2- Les dons en nature et en espèces :
D’après le ministère des Finances, le total des dons versés au compte postal 1818 dédié à la lutte contre le Covid-19 a atteint, jusqu’au 15 avril, 186,828 millions de dinars. Les aides en nature (lits de réanimation, outils de diagnostic, équipements de sécurité, médicaments…) seraient d’un montant équivalent voire plus. En l’absence de chiffres officiels, disons 200 millions de dinars.
3- Les retenues sur salaires :
Les autorités viennent de décréter une contribution circonstancielle exceptionnelle pour l’année 2020 au profit du budget de l’État égale à une journée de travail déduite sur les salaires et les pensions du mois d’avril 2020. Le montant récolté serait de 53 millions de dinars environ. Il n’y a qu’à diviser la masse salariale des secteurs public et privé par 360 jours.

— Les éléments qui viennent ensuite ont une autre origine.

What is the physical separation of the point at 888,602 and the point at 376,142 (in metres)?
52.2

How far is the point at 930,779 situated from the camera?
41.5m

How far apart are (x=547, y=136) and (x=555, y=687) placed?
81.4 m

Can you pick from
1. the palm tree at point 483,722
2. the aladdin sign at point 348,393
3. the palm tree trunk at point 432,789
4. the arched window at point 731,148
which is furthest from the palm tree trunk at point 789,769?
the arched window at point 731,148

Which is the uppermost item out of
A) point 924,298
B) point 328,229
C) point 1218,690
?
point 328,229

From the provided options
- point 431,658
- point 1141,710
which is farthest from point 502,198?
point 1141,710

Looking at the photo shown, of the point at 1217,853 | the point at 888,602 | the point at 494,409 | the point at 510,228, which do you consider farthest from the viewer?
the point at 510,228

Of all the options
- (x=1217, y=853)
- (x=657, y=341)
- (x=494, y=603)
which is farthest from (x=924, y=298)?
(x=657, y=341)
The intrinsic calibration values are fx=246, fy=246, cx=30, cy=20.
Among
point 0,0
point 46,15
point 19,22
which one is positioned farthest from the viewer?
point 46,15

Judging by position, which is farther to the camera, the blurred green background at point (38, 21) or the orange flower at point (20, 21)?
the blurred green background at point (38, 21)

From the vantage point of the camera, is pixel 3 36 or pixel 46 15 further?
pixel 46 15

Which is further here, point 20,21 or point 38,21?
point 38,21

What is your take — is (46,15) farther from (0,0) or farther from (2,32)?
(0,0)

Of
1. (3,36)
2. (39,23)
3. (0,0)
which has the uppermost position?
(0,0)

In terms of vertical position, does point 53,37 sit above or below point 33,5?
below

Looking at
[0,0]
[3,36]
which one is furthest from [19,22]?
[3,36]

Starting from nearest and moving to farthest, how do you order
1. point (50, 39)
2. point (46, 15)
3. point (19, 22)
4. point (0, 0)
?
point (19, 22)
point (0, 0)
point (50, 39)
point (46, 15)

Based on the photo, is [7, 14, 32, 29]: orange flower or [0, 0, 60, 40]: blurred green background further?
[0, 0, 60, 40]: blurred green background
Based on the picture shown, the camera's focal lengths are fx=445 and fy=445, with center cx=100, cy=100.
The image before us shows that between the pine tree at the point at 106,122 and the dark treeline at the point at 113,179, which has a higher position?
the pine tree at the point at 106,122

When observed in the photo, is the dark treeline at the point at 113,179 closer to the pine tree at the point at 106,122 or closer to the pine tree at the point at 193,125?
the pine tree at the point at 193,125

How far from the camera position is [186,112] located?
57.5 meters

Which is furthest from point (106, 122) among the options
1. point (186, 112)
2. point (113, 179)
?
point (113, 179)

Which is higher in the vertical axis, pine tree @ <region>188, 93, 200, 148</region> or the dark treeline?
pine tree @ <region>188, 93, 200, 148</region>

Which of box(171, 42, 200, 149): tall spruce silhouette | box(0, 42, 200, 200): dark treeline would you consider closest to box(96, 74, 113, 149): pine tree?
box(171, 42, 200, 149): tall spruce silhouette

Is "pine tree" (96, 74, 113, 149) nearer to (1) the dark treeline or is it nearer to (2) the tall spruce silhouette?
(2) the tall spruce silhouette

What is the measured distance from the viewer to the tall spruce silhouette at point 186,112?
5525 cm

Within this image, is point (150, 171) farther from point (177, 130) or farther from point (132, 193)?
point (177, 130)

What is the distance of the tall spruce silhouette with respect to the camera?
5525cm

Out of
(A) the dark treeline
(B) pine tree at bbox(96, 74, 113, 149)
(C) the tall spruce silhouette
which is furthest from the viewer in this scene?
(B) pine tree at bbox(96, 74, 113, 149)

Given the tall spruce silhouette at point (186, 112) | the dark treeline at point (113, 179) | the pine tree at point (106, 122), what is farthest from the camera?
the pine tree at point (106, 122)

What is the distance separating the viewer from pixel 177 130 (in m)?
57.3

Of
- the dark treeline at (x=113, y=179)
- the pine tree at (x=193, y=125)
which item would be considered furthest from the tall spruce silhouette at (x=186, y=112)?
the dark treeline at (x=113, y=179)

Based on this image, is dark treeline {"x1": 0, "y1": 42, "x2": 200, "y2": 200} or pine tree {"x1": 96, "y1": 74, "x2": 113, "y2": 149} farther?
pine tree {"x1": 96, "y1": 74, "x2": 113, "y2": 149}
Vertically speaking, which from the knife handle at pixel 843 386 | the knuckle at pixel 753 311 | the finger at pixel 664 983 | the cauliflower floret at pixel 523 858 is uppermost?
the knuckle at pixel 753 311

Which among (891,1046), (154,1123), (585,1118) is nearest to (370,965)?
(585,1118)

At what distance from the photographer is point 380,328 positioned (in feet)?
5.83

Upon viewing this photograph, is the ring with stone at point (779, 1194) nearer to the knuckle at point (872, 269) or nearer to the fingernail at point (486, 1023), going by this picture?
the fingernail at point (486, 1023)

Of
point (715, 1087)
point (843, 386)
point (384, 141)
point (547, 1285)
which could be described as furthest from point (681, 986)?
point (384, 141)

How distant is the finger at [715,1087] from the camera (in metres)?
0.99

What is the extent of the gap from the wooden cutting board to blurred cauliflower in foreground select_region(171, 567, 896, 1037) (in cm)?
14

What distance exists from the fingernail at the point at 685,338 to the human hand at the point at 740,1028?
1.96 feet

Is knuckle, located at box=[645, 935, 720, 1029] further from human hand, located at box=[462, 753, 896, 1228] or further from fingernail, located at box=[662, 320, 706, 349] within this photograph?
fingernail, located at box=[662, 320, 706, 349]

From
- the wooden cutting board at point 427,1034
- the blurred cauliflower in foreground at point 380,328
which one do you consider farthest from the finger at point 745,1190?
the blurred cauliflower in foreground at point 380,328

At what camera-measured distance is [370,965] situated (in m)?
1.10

4- La baisse du prix du pétrole :
Le budget tunisien pour l’année 2020 a été établi sur la base de 65 dollars le baril de «Brent», qui s’est négocié à 25 dollars la fin du mois de mars écoulé. Mercredi dernier, il a été clôturé à 9,12 dollars. Hallucinant ! Un prix négatif qui ne couvre même pas les frais d’exploitation. Les mesures de confinement ont entraîné une chute de la demande quasi instantanée. La faible demande sur les marchés pétroliers et l’abondance de l’offre ont fait le reste. Le prix du pétrole reste à surveiller comme le lait sur le feu. Les pays pétroliers vont crever la dalle très bientôt. Le monde changera. Il ne sera plus comme avant. Tout s’accélère.
Pour optimiser un tant soit peu l’impact positif sur le budget de l’Etat, deux alternatives s’offrent aux autorités tunisiennes.
1- Soit nous achetons à prix fixe. Problème: nous n’avons pas les capacités de stockage requises. Les Américains peuvent le faire pour des décennies mais nous ne sommes pas l’Amérique. N’oublions pas que cette année, nous n’avons pas pu gérer une récolte céréalière record (20 millions de quintaux). Des tonnes du précieux aliment ont été avariées par le mauvais temps faute de stockage dans les silos qui ont absorbé seulement 29% de la récolte. D’où la nécessité d’établir un plan à court, moyen et long termes pour augmenter nos capacités de stockage pour les produits stratégiques suivants : eau, pétrole, huile d’olive et céréales.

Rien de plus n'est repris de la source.